**Passage for review**.
OTTAWA — The head of a Canadian biotech industry association says Canada can and does make vaccines — just not the ones expected first to help stop the COVID-19 pandemic.

Prime Minister Justin Trudeau created a firestorm Tuesday when he said Canadians will have to wait a bit to get vaccinated for COVID-19 because the first doses off the production lines will be used in the countries where they are made.

Canada, said Trudeau, "no longer has any domestic production capacity for vaccines" and it makes sense that the countries that do will prioritize their own citizens.

Andrew Casey, the CEO of BioteCanada, told The Canadian Press Wednesday that Canada does produce vaccines but the technology for the leading COVID-19 vaccine candidates is so new, the manufacturing capacity is being built alongside the vaccines themselves.

"This is the first time the technology has actually been applied," he said. "So you have to then build the facility to manufacture at scale, which is a challenge."

**Given data**.
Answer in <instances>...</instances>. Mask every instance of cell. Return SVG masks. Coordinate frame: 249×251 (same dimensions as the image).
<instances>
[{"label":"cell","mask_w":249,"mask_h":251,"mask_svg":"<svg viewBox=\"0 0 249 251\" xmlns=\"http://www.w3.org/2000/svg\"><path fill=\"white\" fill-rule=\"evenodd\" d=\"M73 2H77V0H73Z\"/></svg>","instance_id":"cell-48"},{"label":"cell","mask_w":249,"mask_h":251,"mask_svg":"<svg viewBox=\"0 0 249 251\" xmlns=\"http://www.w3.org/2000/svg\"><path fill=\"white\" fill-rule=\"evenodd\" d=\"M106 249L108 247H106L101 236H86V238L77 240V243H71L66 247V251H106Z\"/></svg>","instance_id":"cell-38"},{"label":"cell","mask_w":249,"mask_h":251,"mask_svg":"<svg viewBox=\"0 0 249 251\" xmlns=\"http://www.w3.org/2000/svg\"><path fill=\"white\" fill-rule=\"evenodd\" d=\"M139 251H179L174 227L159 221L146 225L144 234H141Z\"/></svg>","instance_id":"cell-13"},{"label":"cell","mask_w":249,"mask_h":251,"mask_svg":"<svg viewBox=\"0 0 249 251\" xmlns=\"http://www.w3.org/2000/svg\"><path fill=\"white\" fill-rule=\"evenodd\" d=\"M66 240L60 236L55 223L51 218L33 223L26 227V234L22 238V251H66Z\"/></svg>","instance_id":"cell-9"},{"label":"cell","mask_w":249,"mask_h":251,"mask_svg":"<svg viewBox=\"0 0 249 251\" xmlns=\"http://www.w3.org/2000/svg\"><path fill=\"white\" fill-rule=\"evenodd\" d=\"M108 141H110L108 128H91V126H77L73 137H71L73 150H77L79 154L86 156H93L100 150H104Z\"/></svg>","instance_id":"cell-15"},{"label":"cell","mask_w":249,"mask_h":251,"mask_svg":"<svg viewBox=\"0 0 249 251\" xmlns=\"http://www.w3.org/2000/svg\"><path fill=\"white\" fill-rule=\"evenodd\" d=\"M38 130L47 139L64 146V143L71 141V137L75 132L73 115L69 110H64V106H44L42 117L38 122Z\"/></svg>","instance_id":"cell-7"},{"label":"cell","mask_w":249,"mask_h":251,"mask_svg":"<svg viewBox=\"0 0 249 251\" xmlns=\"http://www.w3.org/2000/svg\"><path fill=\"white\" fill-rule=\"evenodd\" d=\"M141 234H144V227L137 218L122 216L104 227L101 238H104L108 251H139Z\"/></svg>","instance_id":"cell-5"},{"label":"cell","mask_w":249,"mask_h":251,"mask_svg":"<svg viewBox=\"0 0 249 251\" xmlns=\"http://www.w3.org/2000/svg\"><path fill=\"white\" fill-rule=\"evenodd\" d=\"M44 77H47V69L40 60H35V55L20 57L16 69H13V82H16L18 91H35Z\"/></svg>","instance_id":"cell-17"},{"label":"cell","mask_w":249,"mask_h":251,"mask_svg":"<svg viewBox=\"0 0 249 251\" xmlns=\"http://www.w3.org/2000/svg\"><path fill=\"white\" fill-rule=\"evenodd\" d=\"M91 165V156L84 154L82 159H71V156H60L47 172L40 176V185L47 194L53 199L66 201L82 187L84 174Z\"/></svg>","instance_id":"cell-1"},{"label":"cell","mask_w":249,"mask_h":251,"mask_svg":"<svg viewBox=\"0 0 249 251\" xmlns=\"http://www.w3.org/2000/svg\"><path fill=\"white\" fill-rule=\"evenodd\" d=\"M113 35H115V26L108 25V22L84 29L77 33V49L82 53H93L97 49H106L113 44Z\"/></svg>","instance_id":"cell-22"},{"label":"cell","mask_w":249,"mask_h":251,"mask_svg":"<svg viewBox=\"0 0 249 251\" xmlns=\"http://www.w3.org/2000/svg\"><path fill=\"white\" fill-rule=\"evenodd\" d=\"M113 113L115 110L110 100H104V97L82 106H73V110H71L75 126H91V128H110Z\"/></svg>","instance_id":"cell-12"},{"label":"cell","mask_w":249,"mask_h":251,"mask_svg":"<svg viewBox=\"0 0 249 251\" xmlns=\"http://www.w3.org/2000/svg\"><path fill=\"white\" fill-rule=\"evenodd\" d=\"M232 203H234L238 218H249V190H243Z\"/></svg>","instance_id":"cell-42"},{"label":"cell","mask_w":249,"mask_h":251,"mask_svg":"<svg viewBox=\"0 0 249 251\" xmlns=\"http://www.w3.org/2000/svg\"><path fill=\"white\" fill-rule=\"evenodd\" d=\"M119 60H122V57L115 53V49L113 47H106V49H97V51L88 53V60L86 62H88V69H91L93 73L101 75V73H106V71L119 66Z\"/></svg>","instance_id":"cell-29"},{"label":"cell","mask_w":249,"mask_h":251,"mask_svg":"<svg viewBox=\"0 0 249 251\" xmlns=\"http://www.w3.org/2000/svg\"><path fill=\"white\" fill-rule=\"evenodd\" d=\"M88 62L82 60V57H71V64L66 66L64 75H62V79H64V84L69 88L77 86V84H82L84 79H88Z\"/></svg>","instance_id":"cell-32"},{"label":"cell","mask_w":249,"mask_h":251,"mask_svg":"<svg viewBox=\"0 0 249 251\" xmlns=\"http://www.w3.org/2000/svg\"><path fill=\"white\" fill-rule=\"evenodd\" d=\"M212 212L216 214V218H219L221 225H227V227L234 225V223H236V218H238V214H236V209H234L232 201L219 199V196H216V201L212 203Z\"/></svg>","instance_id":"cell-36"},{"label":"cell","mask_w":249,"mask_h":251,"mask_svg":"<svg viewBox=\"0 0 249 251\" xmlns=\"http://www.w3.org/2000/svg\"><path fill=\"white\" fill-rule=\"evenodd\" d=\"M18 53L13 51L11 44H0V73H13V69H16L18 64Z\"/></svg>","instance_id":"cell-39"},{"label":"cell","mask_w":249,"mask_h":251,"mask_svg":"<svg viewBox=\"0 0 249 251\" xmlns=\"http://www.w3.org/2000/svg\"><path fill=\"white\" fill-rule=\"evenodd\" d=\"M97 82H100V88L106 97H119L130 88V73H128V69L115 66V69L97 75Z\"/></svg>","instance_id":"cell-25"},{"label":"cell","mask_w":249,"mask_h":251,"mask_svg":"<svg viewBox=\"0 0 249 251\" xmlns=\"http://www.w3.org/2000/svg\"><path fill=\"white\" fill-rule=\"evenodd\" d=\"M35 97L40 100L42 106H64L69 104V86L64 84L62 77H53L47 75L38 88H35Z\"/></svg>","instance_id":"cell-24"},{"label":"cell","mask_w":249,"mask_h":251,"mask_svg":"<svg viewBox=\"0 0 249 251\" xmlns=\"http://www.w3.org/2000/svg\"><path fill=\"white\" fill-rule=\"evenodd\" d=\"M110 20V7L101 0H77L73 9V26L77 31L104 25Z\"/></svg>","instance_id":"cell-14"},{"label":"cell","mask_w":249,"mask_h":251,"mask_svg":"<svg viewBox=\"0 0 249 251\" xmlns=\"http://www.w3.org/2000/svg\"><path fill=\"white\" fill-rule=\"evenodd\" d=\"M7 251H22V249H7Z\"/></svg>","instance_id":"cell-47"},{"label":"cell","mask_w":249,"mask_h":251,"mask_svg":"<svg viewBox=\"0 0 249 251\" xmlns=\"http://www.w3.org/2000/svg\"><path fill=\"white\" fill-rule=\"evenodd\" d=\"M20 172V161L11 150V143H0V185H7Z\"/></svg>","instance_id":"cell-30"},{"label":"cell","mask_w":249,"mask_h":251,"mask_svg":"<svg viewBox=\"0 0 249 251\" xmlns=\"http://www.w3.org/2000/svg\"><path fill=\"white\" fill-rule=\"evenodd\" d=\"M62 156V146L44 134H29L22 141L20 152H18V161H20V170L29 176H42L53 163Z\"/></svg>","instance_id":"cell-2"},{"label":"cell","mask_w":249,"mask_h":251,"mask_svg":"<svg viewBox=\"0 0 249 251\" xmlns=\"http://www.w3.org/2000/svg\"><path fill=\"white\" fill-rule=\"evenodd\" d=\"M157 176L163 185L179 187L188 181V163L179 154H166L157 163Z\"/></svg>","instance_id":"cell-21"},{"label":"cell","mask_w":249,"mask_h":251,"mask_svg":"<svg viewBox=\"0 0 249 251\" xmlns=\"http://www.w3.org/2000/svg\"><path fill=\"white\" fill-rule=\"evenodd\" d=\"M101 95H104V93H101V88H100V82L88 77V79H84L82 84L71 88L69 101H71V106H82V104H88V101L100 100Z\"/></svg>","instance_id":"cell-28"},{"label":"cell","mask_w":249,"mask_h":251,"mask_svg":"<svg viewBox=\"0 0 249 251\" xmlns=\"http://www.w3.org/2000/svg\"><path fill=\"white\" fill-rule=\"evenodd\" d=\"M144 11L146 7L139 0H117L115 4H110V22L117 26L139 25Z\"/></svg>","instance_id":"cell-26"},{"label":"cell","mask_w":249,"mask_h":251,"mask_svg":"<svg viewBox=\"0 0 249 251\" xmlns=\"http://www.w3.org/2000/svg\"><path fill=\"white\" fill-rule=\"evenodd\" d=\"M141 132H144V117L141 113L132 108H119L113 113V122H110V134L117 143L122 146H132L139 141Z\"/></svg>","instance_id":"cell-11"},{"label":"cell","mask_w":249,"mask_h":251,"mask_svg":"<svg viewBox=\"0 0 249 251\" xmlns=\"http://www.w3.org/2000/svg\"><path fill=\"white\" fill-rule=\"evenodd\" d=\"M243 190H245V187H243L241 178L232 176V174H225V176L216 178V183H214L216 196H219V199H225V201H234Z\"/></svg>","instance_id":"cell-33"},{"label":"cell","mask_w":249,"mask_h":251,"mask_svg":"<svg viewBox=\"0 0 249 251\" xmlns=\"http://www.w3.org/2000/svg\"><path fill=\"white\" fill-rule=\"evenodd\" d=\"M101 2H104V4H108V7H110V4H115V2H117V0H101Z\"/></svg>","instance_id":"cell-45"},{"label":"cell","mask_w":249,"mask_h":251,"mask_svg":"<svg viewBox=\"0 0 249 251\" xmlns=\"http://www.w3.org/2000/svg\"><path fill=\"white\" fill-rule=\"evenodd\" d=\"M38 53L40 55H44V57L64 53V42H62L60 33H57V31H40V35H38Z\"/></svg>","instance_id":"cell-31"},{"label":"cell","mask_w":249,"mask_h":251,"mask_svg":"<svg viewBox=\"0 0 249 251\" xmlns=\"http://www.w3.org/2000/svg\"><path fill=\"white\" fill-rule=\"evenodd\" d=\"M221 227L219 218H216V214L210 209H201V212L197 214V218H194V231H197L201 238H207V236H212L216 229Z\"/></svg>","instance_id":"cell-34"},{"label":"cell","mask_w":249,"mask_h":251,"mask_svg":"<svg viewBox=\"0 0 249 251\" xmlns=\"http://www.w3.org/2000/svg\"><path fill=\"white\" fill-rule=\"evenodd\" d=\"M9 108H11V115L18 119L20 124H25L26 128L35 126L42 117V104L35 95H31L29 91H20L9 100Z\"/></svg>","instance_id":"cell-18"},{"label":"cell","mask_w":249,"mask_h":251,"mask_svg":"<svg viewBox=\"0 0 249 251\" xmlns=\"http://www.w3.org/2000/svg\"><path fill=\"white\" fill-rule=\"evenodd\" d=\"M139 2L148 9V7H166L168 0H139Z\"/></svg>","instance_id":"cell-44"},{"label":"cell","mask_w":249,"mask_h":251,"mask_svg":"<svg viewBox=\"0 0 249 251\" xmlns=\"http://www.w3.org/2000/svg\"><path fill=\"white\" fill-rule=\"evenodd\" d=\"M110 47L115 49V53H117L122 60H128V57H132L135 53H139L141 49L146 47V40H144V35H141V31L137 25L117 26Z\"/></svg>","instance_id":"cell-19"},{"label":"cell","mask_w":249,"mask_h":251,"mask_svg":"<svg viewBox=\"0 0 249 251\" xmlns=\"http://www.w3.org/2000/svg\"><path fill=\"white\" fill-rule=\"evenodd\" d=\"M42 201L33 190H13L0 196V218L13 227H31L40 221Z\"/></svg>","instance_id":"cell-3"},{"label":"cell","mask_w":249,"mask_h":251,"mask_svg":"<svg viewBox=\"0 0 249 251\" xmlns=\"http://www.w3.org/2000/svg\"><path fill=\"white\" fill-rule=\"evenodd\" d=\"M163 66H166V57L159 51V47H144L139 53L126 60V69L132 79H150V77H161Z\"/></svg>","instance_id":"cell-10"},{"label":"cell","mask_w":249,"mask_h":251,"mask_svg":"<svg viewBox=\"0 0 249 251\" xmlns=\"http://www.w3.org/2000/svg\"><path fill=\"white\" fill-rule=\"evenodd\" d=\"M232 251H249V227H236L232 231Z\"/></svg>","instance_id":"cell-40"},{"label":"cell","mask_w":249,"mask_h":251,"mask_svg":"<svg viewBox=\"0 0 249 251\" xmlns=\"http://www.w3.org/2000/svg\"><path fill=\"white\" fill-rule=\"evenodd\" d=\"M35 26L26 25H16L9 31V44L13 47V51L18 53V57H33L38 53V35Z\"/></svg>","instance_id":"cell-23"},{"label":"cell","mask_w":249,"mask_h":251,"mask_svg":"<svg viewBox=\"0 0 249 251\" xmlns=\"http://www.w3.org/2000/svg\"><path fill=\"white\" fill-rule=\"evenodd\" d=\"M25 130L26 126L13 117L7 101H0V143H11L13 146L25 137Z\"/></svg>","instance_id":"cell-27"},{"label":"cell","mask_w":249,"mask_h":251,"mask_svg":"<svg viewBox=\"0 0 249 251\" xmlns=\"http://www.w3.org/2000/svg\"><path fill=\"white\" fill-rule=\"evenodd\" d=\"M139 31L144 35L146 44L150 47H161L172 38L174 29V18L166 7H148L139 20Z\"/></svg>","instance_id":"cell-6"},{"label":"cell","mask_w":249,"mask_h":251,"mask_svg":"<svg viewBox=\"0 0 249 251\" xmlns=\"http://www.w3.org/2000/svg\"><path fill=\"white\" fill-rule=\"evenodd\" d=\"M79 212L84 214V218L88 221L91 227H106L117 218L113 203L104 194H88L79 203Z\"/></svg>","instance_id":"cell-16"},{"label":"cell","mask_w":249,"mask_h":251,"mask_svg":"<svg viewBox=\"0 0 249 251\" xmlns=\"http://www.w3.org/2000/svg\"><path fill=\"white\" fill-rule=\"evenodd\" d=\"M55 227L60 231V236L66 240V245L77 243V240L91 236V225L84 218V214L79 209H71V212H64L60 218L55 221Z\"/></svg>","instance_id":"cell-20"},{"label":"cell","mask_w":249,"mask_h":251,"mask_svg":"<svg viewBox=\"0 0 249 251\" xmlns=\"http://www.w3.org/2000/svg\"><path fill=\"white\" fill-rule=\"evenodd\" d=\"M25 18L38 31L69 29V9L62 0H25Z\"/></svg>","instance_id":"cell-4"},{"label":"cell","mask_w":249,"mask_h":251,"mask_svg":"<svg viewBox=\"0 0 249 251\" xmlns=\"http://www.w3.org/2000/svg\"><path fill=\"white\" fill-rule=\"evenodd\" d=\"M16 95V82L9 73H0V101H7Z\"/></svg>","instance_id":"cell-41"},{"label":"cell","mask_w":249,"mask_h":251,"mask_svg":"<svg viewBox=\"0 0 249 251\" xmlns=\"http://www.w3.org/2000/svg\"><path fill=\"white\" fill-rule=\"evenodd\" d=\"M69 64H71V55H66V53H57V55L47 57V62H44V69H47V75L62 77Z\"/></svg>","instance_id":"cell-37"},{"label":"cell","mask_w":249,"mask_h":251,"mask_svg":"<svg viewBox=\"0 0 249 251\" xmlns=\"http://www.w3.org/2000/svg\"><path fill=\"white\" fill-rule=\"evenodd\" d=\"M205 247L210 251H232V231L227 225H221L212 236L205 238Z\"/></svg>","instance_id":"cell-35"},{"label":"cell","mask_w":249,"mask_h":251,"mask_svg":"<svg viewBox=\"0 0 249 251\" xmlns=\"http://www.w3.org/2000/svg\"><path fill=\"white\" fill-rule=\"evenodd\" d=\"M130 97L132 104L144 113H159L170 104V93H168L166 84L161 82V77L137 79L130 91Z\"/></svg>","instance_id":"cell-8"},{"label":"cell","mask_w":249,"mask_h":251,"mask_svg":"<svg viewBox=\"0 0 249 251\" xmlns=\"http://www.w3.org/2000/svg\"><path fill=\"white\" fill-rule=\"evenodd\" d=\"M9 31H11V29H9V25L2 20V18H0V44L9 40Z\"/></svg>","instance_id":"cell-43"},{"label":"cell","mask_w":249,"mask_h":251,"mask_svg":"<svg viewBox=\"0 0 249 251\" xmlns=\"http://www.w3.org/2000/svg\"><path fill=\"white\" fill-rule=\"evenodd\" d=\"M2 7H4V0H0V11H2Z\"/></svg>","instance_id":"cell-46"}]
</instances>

**Set of tasks**.
• a. Set down from the article on Canada's vaccine production, word for word, the stretch that begins at "Prime Minister Justin" and stops after "they are made.".
• b. Answer these questions using the article on Canada's vaccine production above.
(i) Who is the CEO of BioteCanada?
(ii) On what day did Trudeau make his remarks about waiting for vaccines?
(iii) According to Trudeau, what does Canada no longer have?

**Written answers**.
• a.
Prime Minister Justin Trudeau created a firestorm Tuesday when he said Canadians will have to wait a bit to get vaccinated for COVID-19 because the first doses off the production lines will be used in the countries where they are made.

• b.
(i) Andrew Casey
(ii) Tuesday
(iii) Any domestic production capacity for vaccines